Corte ordena a Icetex suspender cobro de un crédito beca en EE. UU.

Corte ordena a Icetex suspender cobro de un crédito beca en EE. UU.

En sentencia pide a Colciencias y a Fullbright revisar las obligaciones pactadas con beneficiario.

Corte ordena a Icetex suspender cobro de un crédito beca en EE. UU.
22 de julio de 2016, 02:25 am

Al fallar una tutela a favor de Juan Gabriel Gómez Albarello, la Corte Constitucional les ordenó al Icetex y a Colciencias que revisen los requisitos para condonar una deuda que el profesor mantenía con esas instituciones, tras ser beneficiario de una beca-préstamo Fullbright en el 2000.

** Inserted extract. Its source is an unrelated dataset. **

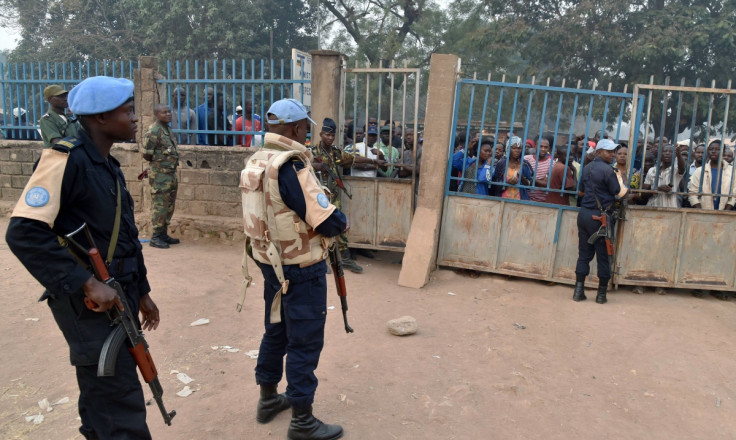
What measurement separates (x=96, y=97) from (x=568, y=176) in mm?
5223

La beca con la que logró cursar parte del doctorado en ciencias políticas en Washington University, en St. Louis, permitía que no se le cobrara el 100 por ciento del costo de esos estudios, siempre y cuando Gómez los terminara en un plazo de 48 meses y volviera al país para reincorporarse en su trabajo como investigador.

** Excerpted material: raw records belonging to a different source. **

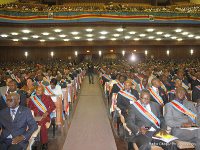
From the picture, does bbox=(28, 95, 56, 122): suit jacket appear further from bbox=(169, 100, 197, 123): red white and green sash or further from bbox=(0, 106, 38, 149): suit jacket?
bbox=(169, 100, 197, 123): red white and green sash

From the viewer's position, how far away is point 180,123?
2885 mm

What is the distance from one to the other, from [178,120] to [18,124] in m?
2.69

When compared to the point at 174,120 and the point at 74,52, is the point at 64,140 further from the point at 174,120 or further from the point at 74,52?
the point at 74,52

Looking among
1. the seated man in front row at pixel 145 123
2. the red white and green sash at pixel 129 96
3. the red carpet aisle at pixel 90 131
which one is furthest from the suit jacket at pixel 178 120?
the red carpet aisle at pixel 90 131

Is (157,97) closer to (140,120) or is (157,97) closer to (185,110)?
(185,110)

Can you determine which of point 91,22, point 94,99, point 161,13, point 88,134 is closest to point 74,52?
point 91,22

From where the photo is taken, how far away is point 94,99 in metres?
8.44

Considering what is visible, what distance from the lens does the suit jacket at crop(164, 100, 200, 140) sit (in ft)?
9.43

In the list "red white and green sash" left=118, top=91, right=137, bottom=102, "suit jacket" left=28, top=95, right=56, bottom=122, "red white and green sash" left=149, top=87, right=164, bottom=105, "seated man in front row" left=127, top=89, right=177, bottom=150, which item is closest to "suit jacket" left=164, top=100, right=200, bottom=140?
"seated man in front row" left=127, top=89, right=177, bottom=150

Pero al no regresar Gómez, pues estaba en riesgo su seguridad según argumentó, ni terminar la beca en el plazo indicado, el Icetex y Colciencias le cobraron todo el préstamo, que suma 400 millones de pesos más un 10 por ciento de comisiones.

La Corte revisó el caso y les ordenó a Colciencias y a Fullbright que le permitan a Gómez cumplir las obligaciones que inicialmente se habían pactado para que adelante las actividades de ciencia y tecnología e innovación necesarias para que le puedan condonar la deuda. Además, le ordenó al Icetex suspender el cobro.

En la tutela, el reconocido profesor de la Universidad Nacional asegura que se le estaba vulnerando su derecho al debido proceso, pues las instituciones no tuvieron en cuenta que si no había vuelto a Colombia en esa época era por una “amenaza contra su vida y seguridad, en razón de la situación de orden público que atravesaba el país”, por lo que le resultaba imposible “terminar el doctorado en el término pactado”.

En el proceso, Gómez aseguró que el riesgo contra su seguridad personal se dio porque en Colombia trabajaba como investigador en el área de derechos humanos y Derecho Internacional Humanitario, sector amenazado en esa época.

Por ejemplo, contó que en diciembre de 1999 su hermana Margarita Gómez Albarello, periodista, había sido amenazada por paramilitares cuando cubría violaciones a los derechos humanos por parte de este grupo, por lo que tuvo que exiliarse en el exterior.

Además, que ese mismo mes un colega y un amigo suyo fueron víctimas de un ataque sicarial por parte de las Farc, también por su trabajo humanitario.

Agregó que el 5 de marzo del 2002, dos primos de su madre fueron asesinados en zona rural de Ibagué, en un intento de secuestro por parte de las Farc, y un año después una amiga suya, asesora de la Cruz Roja y profesora de Derecho Internacional, tuvo que dejar el país por amenazas de paramilitares.

Así, en el 2000, cuando Gómez recibió la beca en Estados Unidos, le planteó a Colciencias y al Icetex la imposibilidad de regresar por el riesgo que su profesión implicaba.

Aseguró que en junio del 2001, ante su negativa a volver y “la inminente pérdida de apoyo económico por incumplir las condiciones del contrato”, recibió una oferta de Washington University que le dio unos fondos para terminar el doctorado.

Finalmente, en el 2006, Gómez se graduó como doctor en Ciencia Política y aceptó un trabajo como profesor invitado en una universidad de EE. UU. Volvió a Colombia en el 2009 y se vinculó en el 2010 con la Universidad Nacional, en donde ha venido trabajando en el área de investigador.

En la sentencia, la Corte recordó que en caso de iniciarse cualquier acción contra un deudor, se deben tener en cuenta los límites del “interés público y el respeto por los derechos fundamentales”, al considerarse que la voluntad de las personas para cumplir un contrato se puede ver vulnerada por hechos externos e imprevisibles.

En este caso, la Corte asegura que se debió analizar que se trató de un caso de “fuerza mayor”, pues el contrato de la beca fue incumplido por Gómez por el riesgo que existía contra su vida y su seguridad.

“Se puede inferir razonablemente que sobre el accionante recaía un riesgo contra su vida e integridad en su calidad de investigador de la Universidad Nacional, y en esta medida es apenas comprensible la actitud y prevenciones asumidas por el señor Juan Gabriel Gómez Albarello respecto de su temor de regresar al país. Ello, incluso, en el caso de no haber recibido amenazas o ser víctima de algún tipo de atentado de forma directa”, señala la Corte Constitucional en su sentencia.